Saved entries:
---------------
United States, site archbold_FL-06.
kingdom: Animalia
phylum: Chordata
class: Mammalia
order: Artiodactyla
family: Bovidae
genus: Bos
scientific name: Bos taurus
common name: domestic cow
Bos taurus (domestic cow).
---------------
- What you should do -
Every line of the data above is to be repeated exactly.

- Expected answer -
United States, site archbold_FL-06.
kingdom: Animalia
phylum: Chordata
class: Mammalia
order: Artiodactyla
family: Bovidae
genus: Bos
scientific name: Bos taurus
common name: domestic cow
Bos taurus (domestic cow).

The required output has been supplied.